START Exercise inputs
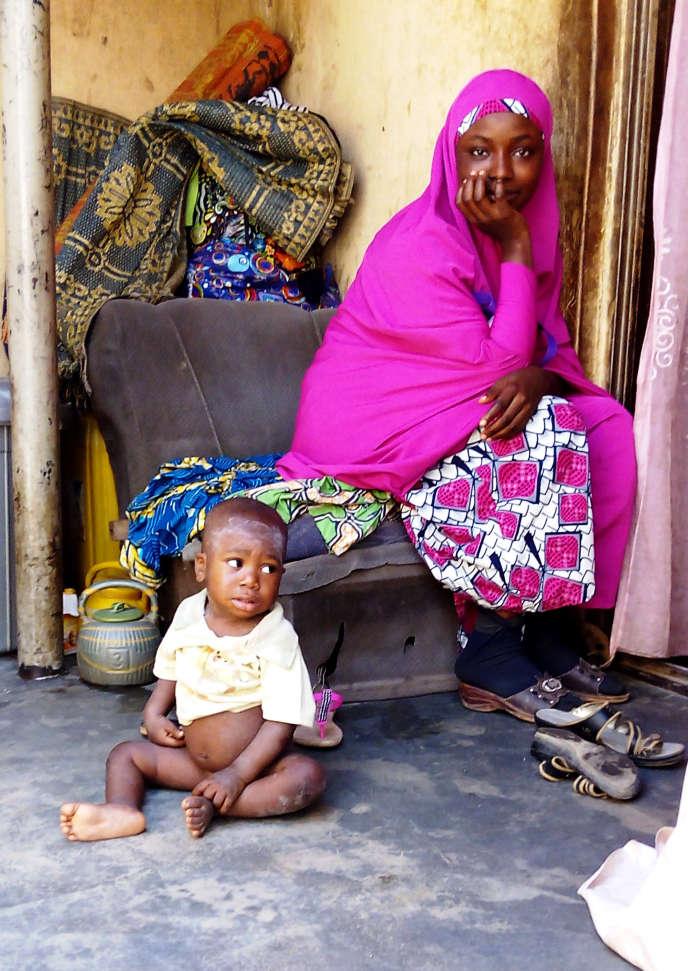 Une mère et son enfant de 2ans à Kaduna, au Nigeria, en novembre 2015.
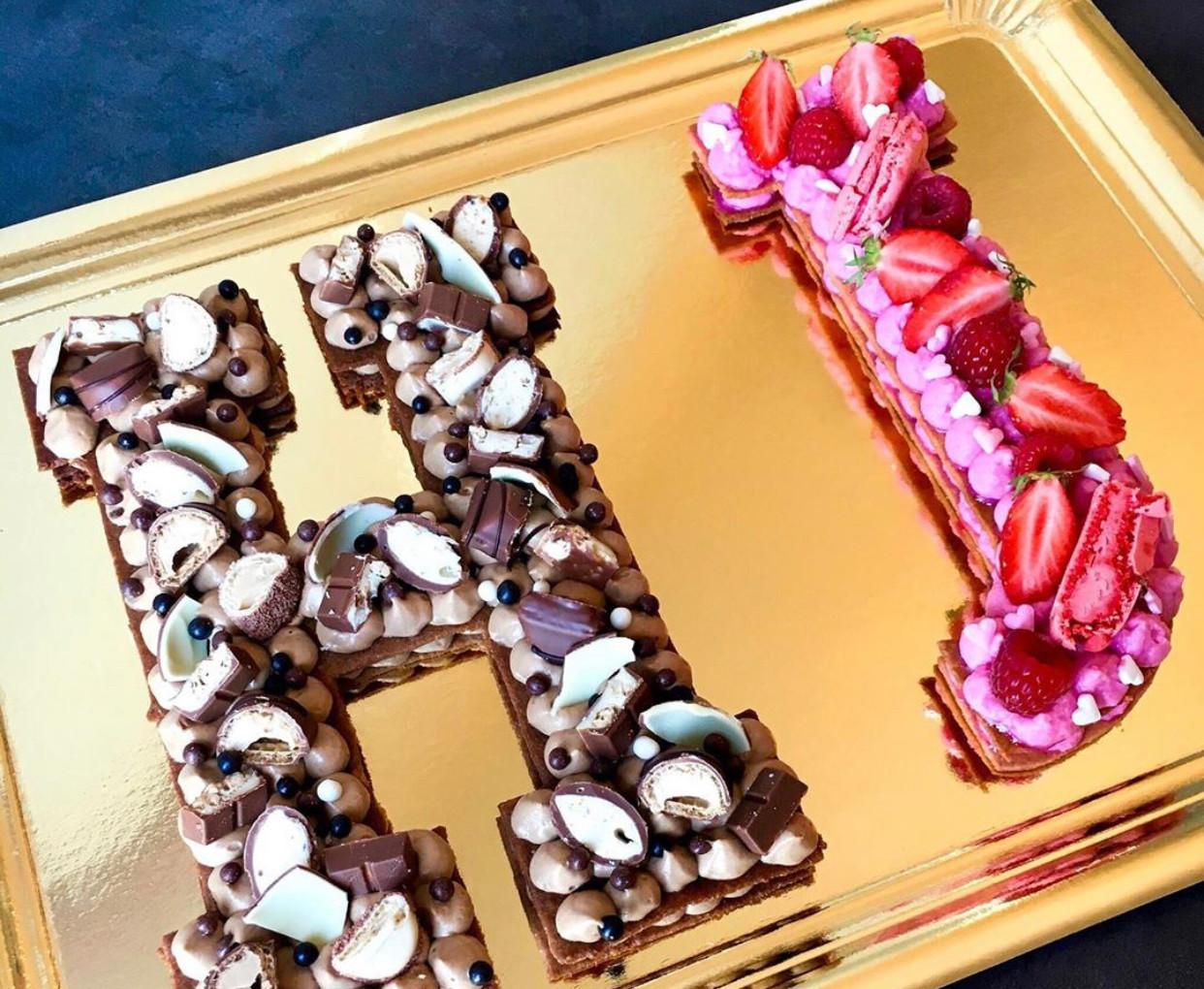 Letter Cake Kinder & Fruits Rouges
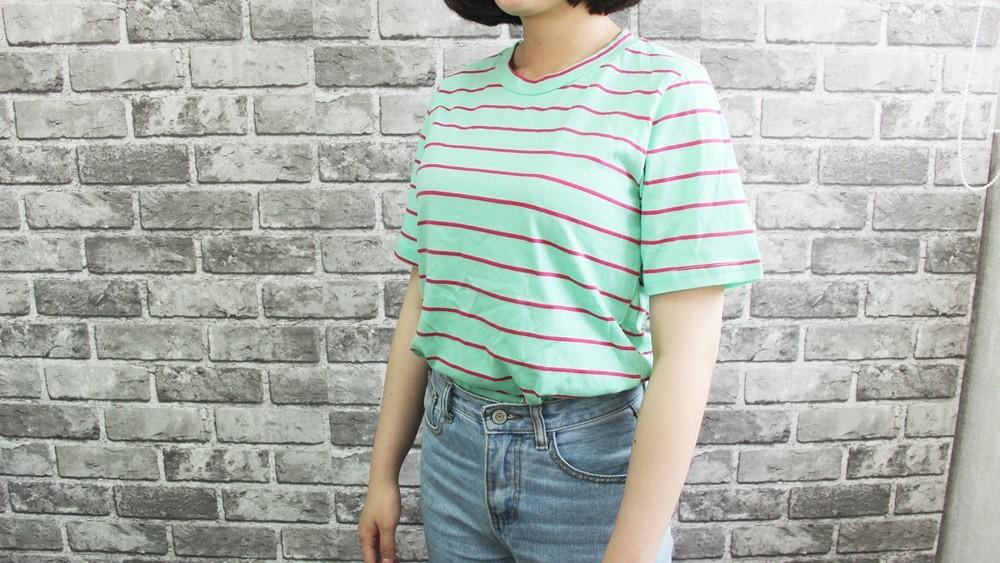 首先就是夏天必備的條紋短T恤啦!但是穿膩了基本色系,在熱情的夏天當然要選擇鮮豔款式啦!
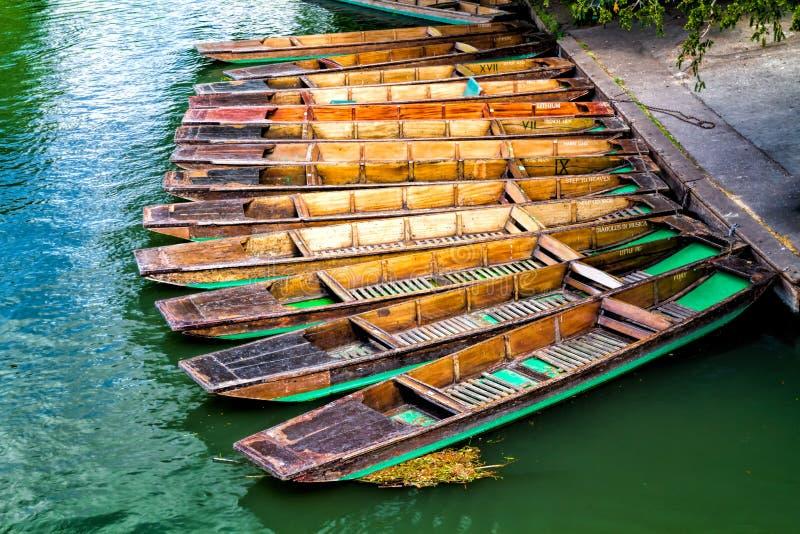 Punting łódź dokował Cambridge, Anglia zdjęcie royalty free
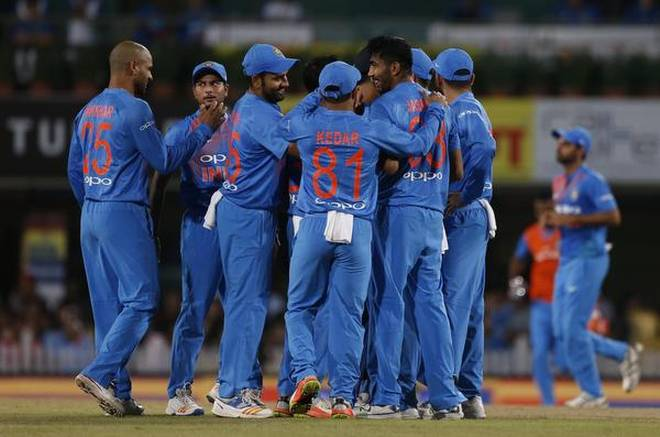 सीरीज जीतने के बाद कोहली, धोनी और रोहित को नहीं बल्कि इस खिलाड़ी को दिया कोच शास्त्री ने पूरा श्रेय 7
END Exercise inputs
How to complete this task
The expected output is an exact copy of the lines from the one holding "Punting łódź dokował" through the last line of the listing above, with the pictures omitted.

Solution
 Punting łódź dokował Cambridge, Anglia zdjęcie royalty free
 सीरीज जीतने के बाद कोहली, धोनी और रोहित को नहीं बल्कि इस खिलाड़ी को दिया कोच शास्त्री ने पूरा श्रेय 7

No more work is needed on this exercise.